** Opening Text for analysis block **

Even if the trial court erred in admitting the text messages over defendant's objections based on authenticity, we would conclude the error was harmless. We review the erroneous admission of evidence without sufficient foundation under the standard of People v. Watson (1956) 46 Cal.2d 818, 836. (People v. Lucas (1995) 12 Cal.4th 415, 468; People v. Percelle (2005) 126 Cal.App.4th 164, 183; People v. Willis (2004) 115 Cal.App.4th 379, 387-388.)

The issues before the jury related solely to defendant's mental state at the time he shot Emily and Russell. [*34]  There was ample evidence that defendant was legally conscious and the shootings were premeditated and deliberate, without the evidence of defendant's text messages to Emily. Defendant and Emily had a contentious relationship regarding A., and had had a major disagreement regarding A.'s education in the time leading up to the shootings. Defendant offered no expert evidence that a high dose or overdose of clonazepam can cause unconsciousness.

** Closing Text for analysis block **

■ Task requirements ■
1. List every case cited by name in the harmless-error passage above.
2. Write out the harmless-error passage above word for word, from "Even if the" up to and including "Cal.App.4th 379, 387-388.)".

** Opening Supplied material block **

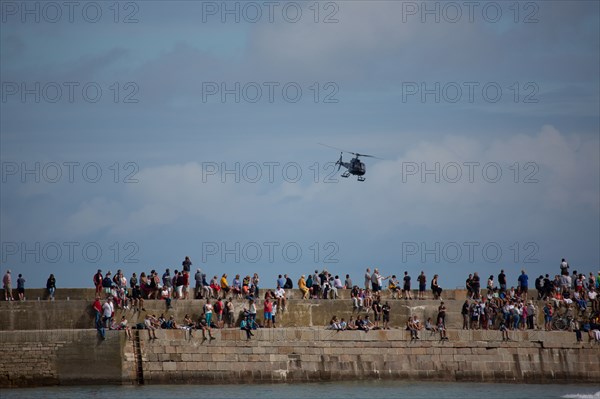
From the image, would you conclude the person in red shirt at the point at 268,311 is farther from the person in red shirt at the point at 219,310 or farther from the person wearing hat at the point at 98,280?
the person wearing hat at the point at 98,280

** Closing Supplied material block **

■ Results for the exercise ■
1.
People v. Watson (1956) 46 Cal.2d 818
People v. Lucas (1995) 12 Cal.4th 415
People v. Percelle (2005) 126 Cal.App.4th 164
People v. Willis (2004) 115 Cal.App.4th 379

2.
Even if the trial court erred in admitting the text messages over defendant's objections based on authenticity, we would conclude the error was harmless. We review the erroneous admission of evidence without sufficient foundation under the standard of People v. Watson (1956) 46 Cal.2d 818, 836. (People v. Lucas (1995) 12 Cal.4th 415, 468; People v. Percelle (2005) 126 Cal.App.4th 164, 183; People v. Willis (2004) 115 Cal.App.4th 379, 387-388.)